C’est avec Dramma della gelosia (1970) que Scola se fait vraiment connaître. Le mélange si personnel de cruauté et de tendresse devient sa marque déposée. Et déjà s’annonce une autre particularité bien connue du cinéaste, la description des désillusions, des espoirs déçus, du temps qui passe. Entre 1974 et 1981, Scola égrène les chefs-d’œuvre : C’eravamo tanto amati ; Brutti, sporchi e cattivi ; Una giornata particolare ; I nuovi mostri ; La terraza ; Passione d’amore . La Nuit de Varennes (1982) trouve le cinéaste aux prises avec l’Histoire à un de ces moments cruciaux où elle bascule : Casanova, Restif de la Bretonne et Thomas Payne poursuivent la diligence de Louis XVI et Marie-Antoinette en direction de Varennes. Dès lors, l’Histoire ne va plus le lâcher : à partir de Ballando ballando/Le Bal (1983), tous les films de Scola en sont imprégnés : les souvenirs et la nostalgie en deviennent les soubassements ( Maccheroni, La famiglia, Splendor, Il viaggio del Capitan Fracassa ). Ne manquez pas ceux des années 1990/2000 ( La Cena, Concorrenza sleale ) : ils sont injustement passés inaperçus.

Stefano Satta Flores, Vittorio Gassman et Nino Manfredi dans « C’eravamo tanto amati »

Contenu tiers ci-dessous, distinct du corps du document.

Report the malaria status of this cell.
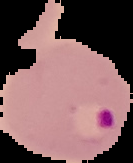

Cinéma Ouest-allemand (1949-1963)
Dans le Dictionnaire du Cinéma chez Larousse, Michel Boujut affirme sans peur du ridicule qu’entre 1949 et 1962, en Allemagne de l’Ouest, seules “quelques œuvres ici et là échappent à l’insignifiance. Elles appartiennent à la lignée des Trümmerfilme (films des ruines)“ et Boujut de citer une douzaine de titres (4 se retrouvent dans ce programme-ci). Avouez que pour 15 années de production, c’est un peu maigre. Le cinéma de papa était considéré comme futile, sans lien avec la réalité de la République fédérale et surtout consacré au divertissement kitsch : il fut enterré solennellement par le manifeste d’Oberhausen en 1962, signé par 26 jeunes cinéastes, qui voulaient fonder un Nouveau Cinéma Allemand. Le règne des Herzog, Schlöndorff, Kluge, Straub, Wenders, Fassbinder, Fleischmann, Hauff etc. allait commencer. De l’artistique, de l’exigeant, du moderne, ipso facto : souvent du barbant.

« Heimat » d’Edgar Reitz

En 1984, Edgar Reitz montra avec Heimat qu’un vrai cinéma populaire économiquement viable pouvait exister. Doris Dörrie et Joseph Vilsmaier s’engouffrèrent dans la brèche. C’en était fait du Nouveau Cinéma Allemand. Des historiens futés commençaient à regarder le cinéma allemand des années 50 de plus près. Le livre Framing the Fifties (2007) de John Davidson et Sabine Hake était une première tentative de remettre l’église au milieu du village. La rétrospective locarnaise actuelle Beloved and Rejected sur le cinéma sous Adenauer montre que la diversité de la production cinématographique était plus grande que traditionnellement admise. Des 45 longs métrages programmés à Locarno, la Cinémathèque ne nous montre à Lausanne, en tout et pour tout, que 11, dont la moitié est bien connue des téléspectateurs qui consultent les chaînes germanophones ou TCM. Pour découvrir la terra incognita, il est conseillé de ne pas manquer Rosen blühen auf dem Heidegrab (Hans H. König, 1952, un Heimatfilm surprenant et sombre), Das Bekenntnis der Ina Kahr (Georg Wilhelm Pabst, 1954, le portrait d’une femme en perdition), Viele kamen vorbei (Peter Pewas, 1956, road movie qui tourne au survival), Kirmes (Wolfgang Staudte, 1960, où les lâches sous les Nazis fanfaronnent d’autosatisfaction dans l’Allemagne pacifiée du Wirtschaftswunder).